PROBLEM DESCRIPTION – Copy the records below, starting at the line containing "How far apart from one another are [0,533,25,566]: red" and continuing through the end of the records, and substitute "maroon door" for every "red door". Leave everything else unchanged.

-------- INPUT RECORDS

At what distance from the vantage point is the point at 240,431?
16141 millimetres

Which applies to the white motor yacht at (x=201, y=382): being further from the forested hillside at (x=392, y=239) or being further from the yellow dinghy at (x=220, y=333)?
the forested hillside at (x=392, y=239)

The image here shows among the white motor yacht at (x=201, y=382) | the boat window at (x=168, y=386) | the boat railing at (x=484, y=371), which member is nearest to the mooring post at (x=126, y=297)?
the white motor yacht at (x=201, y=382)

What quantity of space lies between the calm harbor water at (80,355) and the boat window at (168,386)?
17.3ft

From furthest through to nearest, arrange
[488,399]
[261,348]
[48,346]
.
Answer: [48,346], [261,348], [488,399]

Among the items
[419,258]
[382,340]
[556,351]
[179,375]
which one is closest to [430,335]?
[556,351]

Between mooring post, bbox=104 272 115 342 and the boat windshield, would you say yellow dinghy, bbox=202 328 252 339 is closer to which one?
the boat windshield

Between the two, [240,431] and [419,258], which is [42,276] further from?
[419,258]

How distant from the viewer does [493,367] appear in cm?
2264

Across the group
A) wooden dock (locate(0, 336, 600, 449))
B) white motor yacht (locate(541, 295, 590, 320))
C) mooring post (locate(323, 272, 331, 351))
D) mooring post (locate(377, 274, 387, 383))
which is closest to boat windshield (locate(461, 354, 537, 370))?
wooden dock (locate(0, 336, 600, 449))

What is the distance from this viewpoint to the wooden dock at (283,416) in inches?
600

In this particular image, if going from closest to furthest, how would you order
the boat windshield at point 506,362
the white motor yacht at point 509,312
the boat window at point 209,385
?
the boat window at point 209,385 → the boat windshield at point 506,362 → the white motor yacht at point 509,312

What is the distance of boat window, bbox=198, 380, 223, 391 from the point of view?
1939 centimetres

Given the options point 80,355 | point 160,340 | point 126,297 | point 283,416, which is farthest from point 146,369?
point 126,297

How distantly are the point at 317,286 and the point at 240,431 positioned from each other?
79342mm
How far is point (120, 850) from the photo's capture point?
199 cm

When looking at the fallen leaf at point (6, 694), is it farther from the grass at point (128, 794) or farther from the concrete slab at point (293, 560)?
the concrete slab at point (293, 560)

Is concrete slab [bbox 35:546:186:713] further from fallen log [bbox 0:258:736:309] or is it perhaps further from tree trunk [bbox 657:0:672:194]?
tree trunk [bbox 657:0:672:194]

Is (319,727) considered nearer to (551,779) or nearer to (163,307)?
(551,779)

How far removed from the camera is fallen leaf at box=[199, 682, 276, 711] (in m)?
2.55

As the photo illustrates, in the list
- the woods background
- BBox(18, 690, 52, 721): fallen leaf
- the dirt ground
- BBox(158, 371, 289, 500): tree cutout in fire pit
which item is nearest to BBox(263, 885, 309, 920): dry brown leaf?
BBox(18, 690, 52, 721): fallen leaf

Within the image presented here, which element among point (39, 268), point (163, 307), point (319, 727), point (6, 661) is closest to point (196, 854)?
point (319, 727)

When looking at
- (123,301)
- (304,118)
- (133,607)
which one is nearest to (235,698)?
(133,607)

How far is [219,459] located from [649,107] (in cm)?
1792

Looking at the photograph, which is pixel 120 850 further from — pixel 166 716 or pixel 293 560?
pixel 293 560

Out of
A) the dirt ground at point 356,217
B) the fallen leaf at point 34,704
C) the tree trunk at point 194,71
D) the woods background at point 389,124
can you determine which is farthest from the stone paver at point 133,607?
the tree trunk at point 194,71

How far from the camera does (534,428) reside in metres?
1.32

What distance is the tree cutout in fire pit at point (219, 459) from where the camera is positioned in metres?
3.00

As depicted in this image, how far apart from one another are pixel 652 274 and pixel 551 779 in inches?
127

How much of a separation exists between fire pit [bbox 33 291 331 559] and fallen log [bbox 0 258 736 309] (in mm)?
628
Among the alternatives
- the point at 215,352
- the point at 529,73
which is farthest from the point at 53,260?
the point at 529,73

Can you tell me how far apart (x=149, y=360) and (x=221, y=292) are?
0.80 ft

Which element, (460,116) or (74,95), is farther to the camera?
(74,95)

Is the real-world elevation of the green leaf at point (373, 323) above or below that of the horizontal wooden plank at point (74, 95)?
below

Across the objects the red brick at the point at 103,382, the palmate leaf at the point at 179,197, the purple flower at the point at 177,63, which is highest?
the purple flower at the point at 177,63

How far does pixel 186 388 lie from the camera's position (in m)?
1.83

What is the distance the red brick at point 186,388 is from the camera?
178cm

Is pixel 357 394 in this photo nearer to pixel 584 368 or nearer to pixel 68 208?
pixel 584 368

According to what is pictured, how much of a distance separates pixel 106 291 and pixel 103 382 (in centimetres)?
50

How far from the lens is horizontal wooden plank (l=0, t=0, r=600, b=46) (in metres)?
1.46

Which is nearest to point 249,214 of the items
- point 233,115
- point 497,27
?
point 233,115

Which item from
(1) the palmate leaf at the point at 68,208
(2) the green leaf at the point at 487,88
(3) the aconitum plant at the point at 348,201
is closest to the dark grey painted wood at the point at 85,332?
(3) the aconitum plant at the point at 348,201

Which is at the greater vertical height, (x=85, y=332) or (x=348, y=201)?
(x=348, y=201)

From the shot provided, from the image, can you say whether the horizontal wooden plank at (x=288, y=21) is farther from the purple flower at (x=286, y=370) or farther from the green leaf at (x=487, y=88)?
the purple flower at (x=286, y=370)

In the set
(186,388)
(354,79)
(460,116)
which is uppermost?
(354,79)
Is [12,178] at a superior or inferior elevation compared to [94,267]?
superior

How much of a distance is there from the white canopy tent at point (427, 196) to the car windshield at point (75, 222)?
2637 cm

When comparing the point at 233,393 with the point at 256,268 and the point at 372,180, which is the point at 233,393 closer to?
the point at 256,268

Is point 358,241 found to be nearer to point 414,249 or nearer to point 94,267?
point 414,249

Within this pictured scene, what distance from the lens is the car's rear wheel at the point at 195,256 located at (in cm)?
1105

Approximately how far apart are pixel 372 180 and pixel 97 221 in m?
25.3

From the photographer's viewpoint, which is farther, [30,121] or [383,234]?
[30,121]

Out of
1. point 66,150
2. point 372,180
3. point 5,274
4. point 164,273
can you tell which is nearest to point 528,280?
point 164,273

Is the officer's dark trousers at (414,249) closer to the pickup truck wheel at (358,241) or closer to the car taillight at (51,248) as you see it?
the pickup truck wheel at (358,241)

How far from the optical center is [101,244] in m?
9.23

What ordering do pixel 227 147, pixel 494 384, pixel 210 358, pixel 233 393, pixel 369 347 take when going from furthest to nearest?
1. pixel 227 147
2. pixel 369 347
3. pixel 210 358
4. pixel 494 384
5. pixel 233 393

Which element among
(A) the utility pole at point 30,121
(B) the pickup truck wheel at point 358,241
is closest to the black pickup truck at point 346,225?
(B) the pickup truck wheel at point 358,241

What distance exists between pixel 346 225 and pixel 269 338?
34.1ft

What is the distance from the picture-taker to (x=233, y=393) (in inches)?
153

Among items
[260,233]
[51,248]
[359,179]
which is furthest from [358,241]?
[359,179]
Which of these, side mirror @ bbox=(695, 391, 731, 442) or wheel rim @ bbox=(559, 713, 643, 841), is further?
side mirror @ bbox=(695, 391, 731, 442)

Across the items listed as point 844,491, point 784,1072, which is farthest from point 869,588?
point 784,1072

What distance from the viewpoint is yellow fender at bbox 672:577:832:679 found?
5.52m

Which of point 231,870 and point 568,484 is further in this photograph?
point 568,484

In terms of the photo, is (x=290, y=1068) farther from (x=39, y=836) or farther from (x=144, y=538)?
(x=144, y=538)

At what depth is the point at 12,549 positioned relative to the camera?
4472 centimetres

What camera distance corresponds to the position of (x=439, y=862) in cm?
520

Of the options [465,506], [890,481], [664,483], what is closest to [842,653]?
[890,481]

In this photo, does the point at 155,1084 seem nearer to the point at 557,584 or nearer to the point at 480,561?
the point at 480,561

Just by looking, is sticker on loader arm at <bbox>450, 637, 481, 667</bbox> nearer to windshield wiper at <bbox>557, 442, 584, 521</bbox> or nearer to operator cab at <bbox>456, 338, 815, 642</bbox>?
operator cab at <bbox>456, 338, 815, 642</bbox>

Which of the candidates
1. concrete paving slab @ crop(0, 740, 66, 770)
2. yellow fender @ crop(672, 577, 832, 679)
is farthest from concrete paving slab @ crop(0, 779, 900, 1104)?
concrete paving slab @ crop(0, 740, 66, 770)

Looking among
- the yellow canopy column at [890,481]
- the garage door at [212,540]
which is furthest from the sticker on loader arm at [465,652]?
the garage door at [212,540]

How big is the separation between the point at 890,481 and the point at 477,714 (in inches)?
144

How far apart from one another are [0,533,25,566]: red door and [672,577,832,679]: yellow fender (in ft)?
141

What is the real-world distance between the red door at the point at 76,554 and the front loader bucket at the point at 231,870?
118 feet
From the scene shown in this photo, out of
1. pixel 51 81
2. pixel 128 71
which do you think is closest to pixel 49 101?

----------------

SOLUTION –
How far apart from one another are [0,533,25,566]: maroon door and [672,577,832,679]: yellow fender (in ft)?
141

What is the real-world distance between the maroon door at the point at 76,554 and the front loader bucket at the point at 231,870?
118 feet
From the scene shown in this photo, out of
1. pixel 51 81
2. pixel 128 71
which do you think is closest to pixel 49 101?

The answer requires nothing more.